» EXERCISE DETAILS: Please state how many lines below include the word "window"; the reply should be the number only.

» DATA FOR THE TASK:
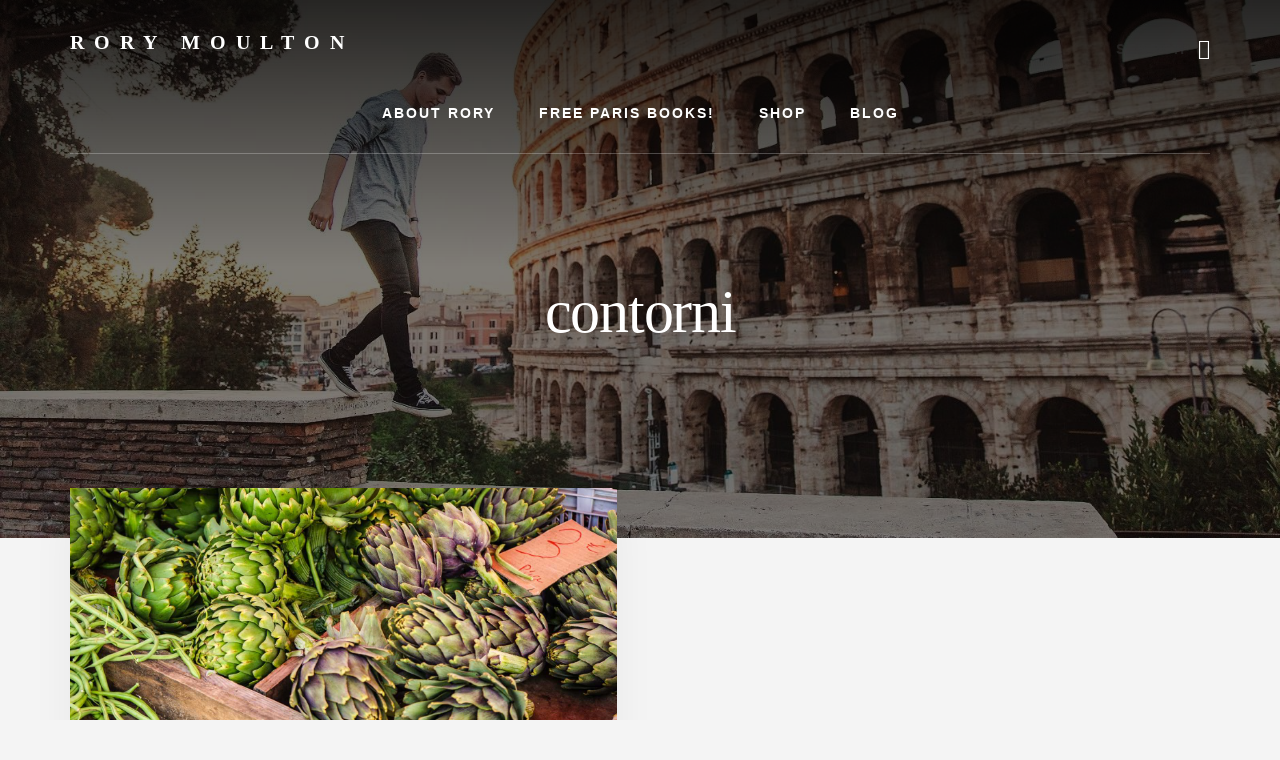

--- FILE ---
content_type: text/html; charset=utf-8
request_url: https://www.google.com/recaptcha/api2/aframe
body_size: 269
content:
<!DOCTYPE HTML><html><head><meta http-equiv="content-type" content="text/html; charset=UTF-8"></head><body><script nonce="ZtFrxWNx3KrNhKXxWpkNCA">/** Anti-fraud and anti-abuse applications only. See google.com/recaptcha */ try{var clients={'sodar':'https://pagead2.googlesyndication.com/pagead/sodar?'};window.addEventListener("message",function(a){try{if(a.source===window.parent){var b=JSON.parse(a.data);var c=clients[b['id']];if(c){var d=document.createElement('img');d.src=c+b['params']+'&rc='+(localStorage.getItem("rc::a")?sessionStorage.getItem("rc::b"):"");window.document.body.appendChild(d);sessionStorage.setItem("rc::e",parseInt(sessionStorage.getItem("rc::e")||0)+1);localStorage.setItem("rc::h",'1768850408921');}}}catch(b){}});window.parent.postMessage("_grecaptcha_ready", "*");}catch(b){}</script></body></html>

---

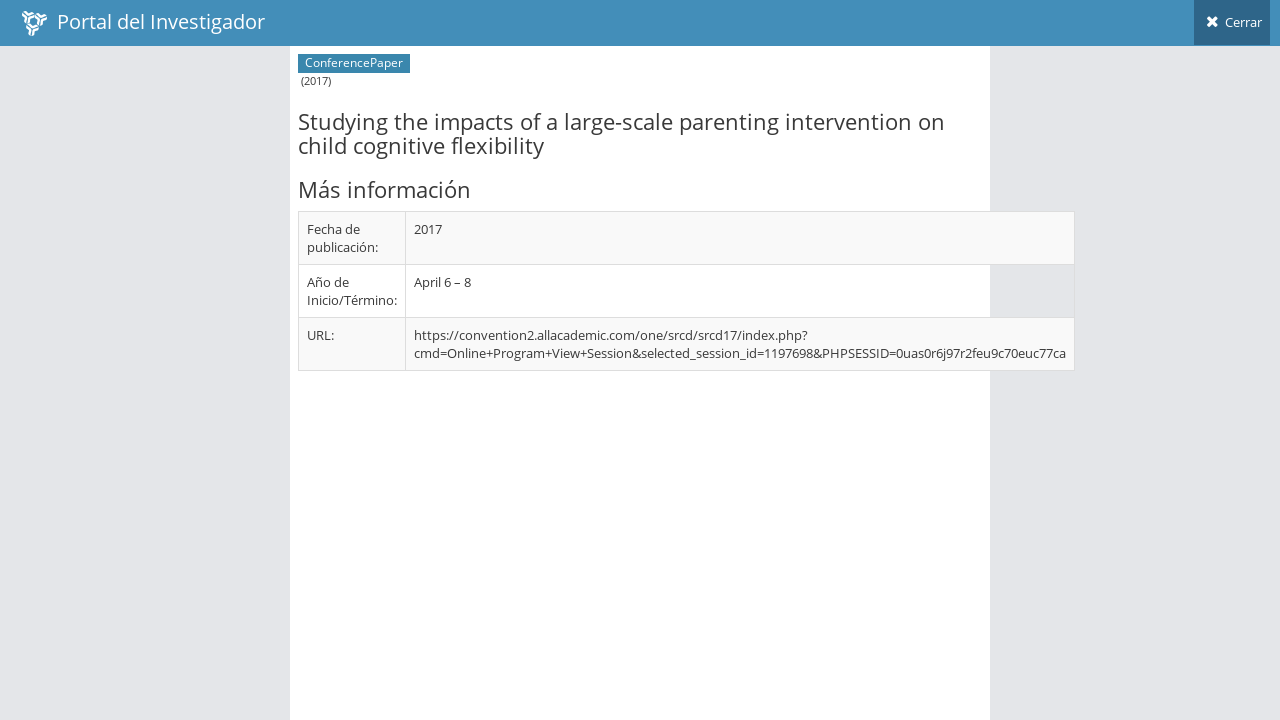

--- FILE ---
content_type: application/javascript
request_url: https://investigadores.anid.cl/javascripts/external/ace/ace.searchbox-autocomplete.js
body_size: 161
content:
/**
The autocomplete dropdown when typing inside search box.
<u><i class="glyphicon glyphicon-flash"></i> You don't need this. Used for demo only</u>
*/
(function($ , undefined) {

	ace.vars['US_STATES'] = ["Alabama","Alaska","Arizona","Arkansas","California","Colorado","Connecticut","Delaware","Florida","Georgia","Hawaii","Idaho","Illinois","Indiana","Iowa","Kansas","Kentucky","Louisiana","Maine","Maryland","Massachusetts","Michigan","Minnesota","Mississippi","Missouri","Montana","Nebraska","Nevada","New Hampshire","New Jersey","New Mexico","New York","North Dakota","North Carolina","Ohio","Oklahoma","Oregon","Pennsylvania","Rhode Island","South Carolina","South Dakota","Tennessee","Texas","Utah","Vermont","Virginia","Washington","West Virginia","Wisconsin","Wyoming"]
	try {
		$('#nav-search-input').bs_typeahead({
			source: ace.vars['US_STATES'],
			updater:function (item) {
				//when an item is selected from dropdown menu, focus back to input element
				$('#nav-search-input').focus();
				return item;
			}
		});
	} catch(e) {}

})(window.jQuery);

--

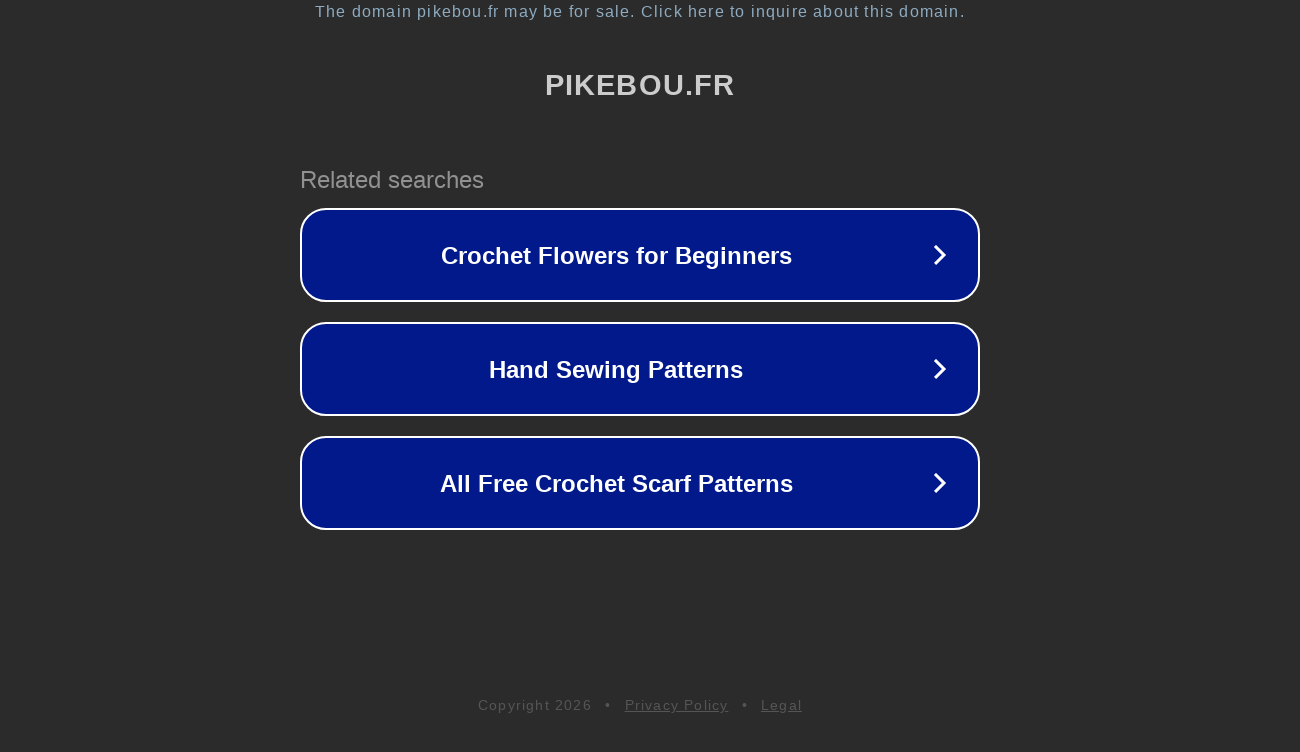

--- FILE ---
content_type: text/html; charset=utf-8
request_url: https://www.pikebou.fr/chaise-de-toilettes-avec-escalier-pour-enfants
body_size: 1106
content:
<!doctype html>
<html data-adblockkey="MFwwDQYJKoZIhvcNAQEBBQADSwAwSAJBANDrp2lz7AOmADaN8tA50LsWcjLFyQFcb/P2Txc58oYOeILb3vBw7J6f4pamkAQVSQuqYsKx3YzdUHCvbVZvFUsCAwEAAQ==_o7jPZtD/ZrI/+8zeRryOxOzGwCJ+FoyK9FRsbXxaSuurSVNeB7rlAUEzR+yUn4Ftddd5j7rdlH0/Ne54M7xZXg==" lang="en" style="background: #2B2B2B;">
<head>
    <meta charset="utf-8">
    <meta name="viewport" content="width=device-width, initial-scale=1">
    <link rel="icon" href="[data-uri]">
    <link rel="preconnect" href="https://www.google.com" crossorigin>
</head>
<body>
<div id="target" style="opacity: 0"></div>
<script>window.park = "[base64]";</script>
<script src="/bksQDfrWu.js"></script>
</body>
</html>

» ANSWER TO THIS PROBLEM: 3